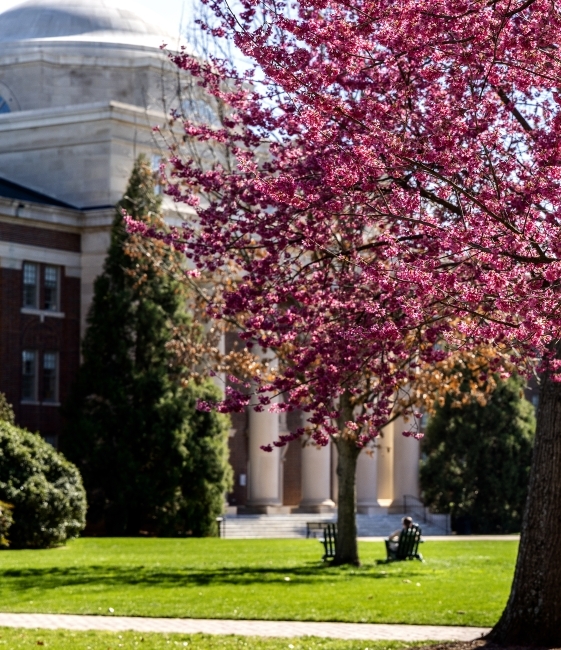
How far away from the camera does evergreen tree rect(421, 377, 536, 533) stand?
6762cm

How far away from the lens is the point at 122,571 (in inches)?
1202

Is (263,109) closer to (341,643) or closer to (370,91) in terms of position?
(370,91)

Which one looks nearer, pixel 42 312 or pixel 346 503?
pixel 346 503

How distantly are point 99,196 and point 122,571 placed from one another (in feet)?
113

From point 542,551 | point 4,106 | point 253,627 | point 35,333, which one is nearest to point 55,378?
point 35,333

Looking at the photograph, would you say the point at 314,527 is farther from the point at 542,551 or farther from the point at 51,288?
the point at 542,551

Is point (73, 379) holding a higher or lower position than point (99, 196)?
lower

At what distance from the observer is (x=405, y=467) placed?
7250 cm

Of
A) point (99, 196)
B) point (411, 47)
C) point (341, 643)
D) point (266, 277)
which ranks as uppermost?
point (99, 196)

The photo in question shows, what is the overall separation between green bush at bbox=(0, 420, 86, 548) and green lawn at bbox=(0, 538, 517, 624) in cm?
97

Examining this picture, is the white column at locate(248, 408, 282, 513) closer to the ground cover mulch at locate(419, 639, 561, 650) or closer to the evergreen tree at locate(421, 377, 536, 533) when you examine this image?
the evergreen tree at locate(421, 377, 536, 533)

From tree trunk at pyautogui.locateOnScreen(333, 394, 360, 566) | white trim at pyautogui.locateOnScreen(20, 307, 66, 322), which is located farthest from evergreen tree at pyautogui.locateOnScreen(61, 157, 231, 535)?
tree trunk at pyautogui.locateOnScreen(333, 394, 360, 566)

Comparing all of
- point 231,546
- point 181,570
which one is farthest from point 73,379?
point 181,570

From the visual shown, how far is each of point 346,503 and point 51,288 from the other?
96.4 feet
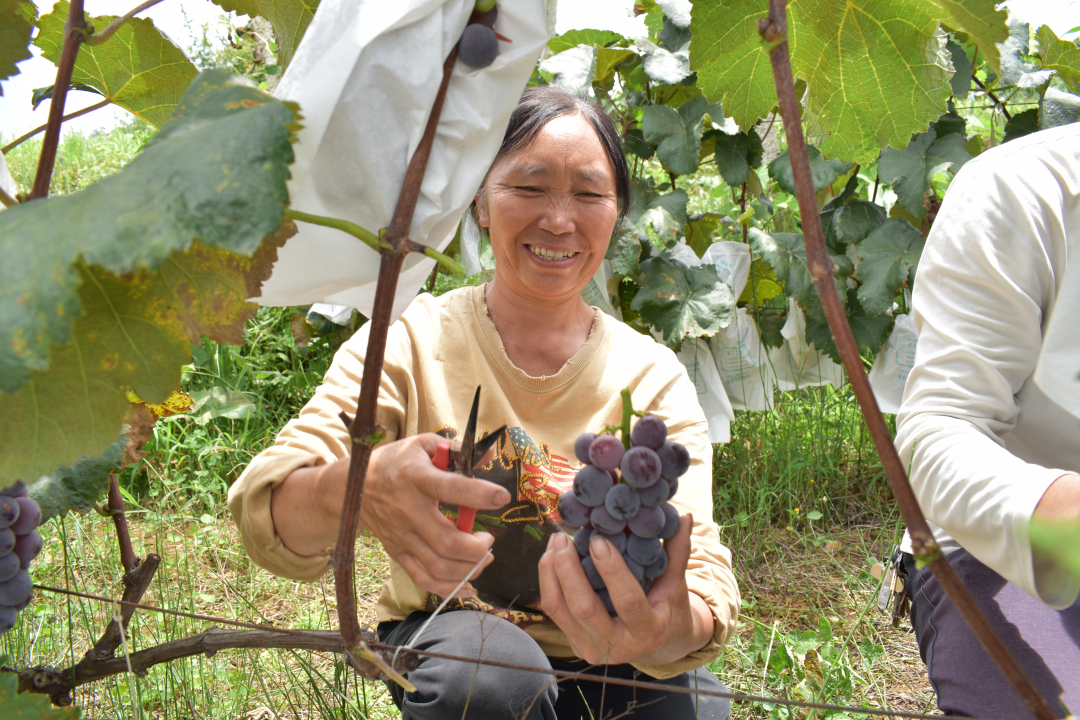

EXERCISE REQUIREMENTS: Reproduce all of the material above with every instance of "closer to" replaced by "nearer to", leaving the rest unchanged and omitting the pictures.

RESULT BELOW:
How far away from the camera does evergreen tree rect(421, 377, 536, 533) stand?
6762cm

How far away from the lens is the point at 122,571 (in inches)?
1202

Is (263,109) nearer to (341,643) or nearer to (370,91) in terms of position?
(370,91)

Which one looks nearer, pixel 42 312 or pixel 346 503?
pixel 346 503

How distantly are point 99,196 and point 122,571 placed from one another (in feet)?
113

From point 542,551 | point 4,106 | point 253,627 | point 35,333, which one is nearest to point 55,378?
point 35,333

Looking at the photograph, would you say the point at 314,527 is farther from the point at 542,551 or farther from the point at 51,288?
the point at 542,551

Is point (73, 379) holding a higher or lower position than point (99, 196)?
lower

At what distance from the observer is (x=405, y=467) placed?
7250 cm

Of
A) point (99, 196)
B) point (411, 47)
C) point (341, 643)
D) point (266, 277)
which ranks as uppermost?
point (99, 196)

The photo in question shows, what is the overall separation between green bush at bbox=(0, 420, 86, 548) and green lawn at bbox=(0, 538, 517, 624) in cm?
97

Examining this picture, is the white column at locate(248, 408, 282, 513) nearer to the ground cover mulch at locate(419, 639, 561, 650) or nearer to the evergreen tree at locate(421, 377, 536, 533) when you examine this image?
the evergreen tree at locate(421, 377, 536, 533)

From tree trunk at pyautogui.locateOnScreen(333, 394, 360, 566) | white trim at pyautogui.locateOnScreen(20, 307, 66, 322), which is located farthest from evergreen tree at pyautogui.locateOnScreen(61, 157, 231, 535)?
tree trunk at pyautogui.locateOnScreen(333, 394, 360, 566)

Comparing all of
- point 231,546
- point 181,570
which one is farthest from point 73,379?
point 181,570

From the visual shown, how far is each of point 346,503 and point 51,288 from the other?
96.4 feet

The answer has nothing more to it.